One had returned to his native village
after a career in teaching. The other had settled in a distant state after
retirement.
Let them be RD and PD. The D,
naturally, stands for Dost.
OMG, I’m Senile
A few months ago, they were chatting.
PD: RD, do you still get Jhaain, Thuro,
and other small fish in your paddy fields during the monsoon?
RD: Jhaain is rare now. Pesticides have taken
their toll. You may find some in ponds or rivers—but not much.
A few days later, PD suddenly realised
he could not recall the name of RD’s village. Alarmed, he sent an SOS.
PD: I’m unable to remember your village name.
OMG, I’ve become senile! 😢
RD: Jhar. People often say Jhar-Jharai-Jhagadjhal.
Surely, you’ll remember that!
PD: Jharpatria RD—etkara mane rakhmi. 😊
(I’ll remember it this way.)
“I’ve saved your number as Jharpatria
RD,” he added. “Now I’ll never forget.”
Jharpatria—a vivid word: a forest fringed with scrub.
Years earlier, PD had called the poet
Haldhar Nag to understand the rustic metaphors in a popular Sambalpuri song—phatai
khaili bela kukila re.
“That’s a jharpatria song,” the poet had said—songs sung by forest gatherers,
alone or in chorus.
PD hadn’t known it was a whole genre.
But the word stayed. And now, it anchored memory.
PD: And Jharai? Jhagadjhal? Real villages—or are
you teasing me?
RD: Quite real. Near my village are two smaller palis—settlements
linked to a larger revenue village. Once, the gountia here had twelve
such palis. People simply strung the names together: Jhar, Jharai,
Jhagadjhal.
He paused, then added:
“Long ago, all these villages were
deep forest. Cheetahs would raid at night—lifting goats and sheep from flimsy
pens.”
A moment later came another message:
“It feels good, Dost, when you call.
How quickly time has passed. Perhaps we don’t have much time left.”

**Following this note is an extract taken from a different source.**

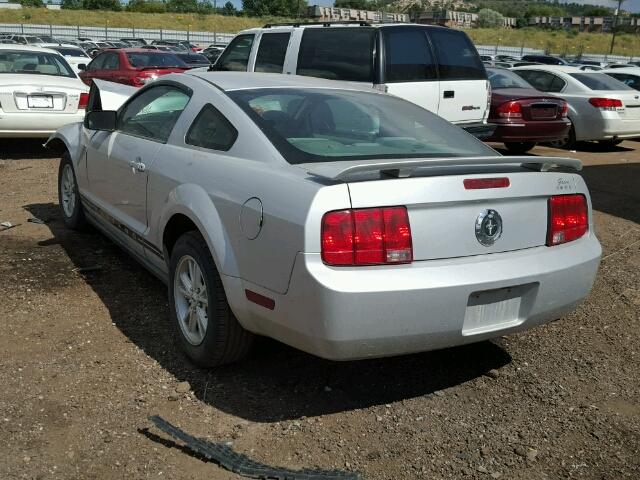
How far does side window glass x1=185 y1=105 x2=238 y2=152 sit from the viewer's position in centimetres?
385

“You live far away—but it doesn’t feel
so. Thank you.”
A Little Ditty
To tease his friend, PD composed a
playful Sambalpuri ditty:
Jhar Jharai
Jhagadjhal
Nani phandiche mahani jaal
Dekhi chanhi pila baat chaal
Jeevan jaaka kete janjaal.
Beware, young
men,
Venturing into Jhar Jharai Jhagadjhal;
Lovely lasses
Have laid magical traps.
Once ensnared,
Bound for life.
End Note
The title may puzzle at first—but it is undeniably lyrical,
alliterative, and memorable.
This may read like a story—but it is, quite simply,
geography.
Jhar, Jharai, and Jhagadjhal are small villages in the
Bargarh–Sohela–Padampur region of western Odisha, near the Chhattisgarh border.

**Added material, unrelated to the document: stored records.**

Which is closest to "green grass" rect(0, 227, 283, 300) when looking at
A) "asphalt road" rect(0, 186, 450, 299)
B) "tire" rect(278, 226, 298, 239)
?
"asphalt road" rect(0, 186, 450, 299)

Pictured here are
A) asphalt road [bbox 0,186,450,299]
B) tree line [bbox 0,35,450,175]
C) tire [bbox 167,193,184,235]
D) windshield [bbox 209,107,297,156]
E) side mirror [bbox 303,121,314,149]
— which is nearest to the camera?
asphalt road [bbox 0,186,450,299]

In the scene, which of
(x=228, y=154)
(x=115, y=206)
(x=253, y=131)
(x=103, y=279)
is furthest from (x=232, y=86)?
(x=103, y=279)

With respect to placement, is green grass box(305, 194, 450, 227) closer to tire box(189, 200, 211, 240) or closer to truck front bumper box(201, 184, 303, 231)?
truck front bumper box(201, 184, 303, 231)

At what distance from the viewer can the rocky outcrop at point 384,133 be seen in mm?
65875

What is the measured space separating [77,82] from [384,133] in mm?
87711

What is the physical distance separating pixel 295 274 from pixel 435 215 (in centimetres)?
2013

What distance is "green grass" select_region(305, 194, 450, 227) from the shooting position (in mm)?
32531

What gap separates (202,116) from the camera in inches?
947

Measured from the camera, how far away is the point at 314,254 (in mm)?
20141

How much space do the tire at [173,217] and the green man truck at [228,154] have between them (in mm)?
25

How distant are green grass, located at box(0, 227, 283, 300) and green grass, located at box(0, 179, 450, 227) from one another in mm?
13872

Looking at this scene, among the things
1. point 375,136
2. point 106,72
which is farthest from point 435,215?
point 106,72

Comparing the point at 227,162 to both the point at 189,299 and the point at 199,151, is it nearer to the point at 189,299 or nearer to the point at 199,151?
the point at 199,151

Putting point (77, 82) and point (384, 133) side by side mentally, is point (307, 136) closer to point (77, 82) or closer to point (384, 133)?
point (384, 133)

Not far away lies Ghess—the village of the fearless Binjhal
zamindar Madho Singh and his sons, who fought alongside Veer Surendra Sai
against the British and became martyrs. Ghess is also home to Padma Shri
Haldhar Nag, the celebrated Sambalpuri poet.
And somewhere in that cluster of names—Jhar, Jharai, Jhagadjhal—lives a friendship that time could not erase.